### DATA LINES ###
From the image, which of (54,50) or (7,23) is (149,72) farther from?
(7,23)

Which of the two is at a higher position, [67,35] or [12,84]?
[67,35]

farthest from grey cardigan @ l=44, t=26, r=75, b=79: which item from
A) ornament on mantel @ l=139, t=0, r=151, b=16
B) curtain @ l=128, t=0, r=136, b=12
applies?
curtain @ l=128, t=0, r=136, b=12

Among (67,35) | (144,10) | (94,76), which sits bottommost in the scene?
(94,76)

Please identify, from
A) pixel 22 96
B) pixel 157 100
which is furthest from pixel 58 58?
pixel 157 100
###
### DATA LINES ###
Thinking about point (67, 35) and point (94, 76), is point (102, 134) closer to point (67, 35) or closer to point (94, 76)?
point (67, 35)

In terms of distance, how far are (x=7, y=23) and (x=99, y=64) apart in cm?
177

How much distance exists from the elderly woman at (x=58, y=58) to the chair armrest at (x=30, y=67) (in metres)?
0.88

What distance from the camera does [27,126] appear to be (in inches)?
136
###
▶ _TO BE DONE_
Count the lines in the entries above that contain the string "distance", with case counting, and give only the number.

▶ _OUTPUT OF THE EXERCISE_
3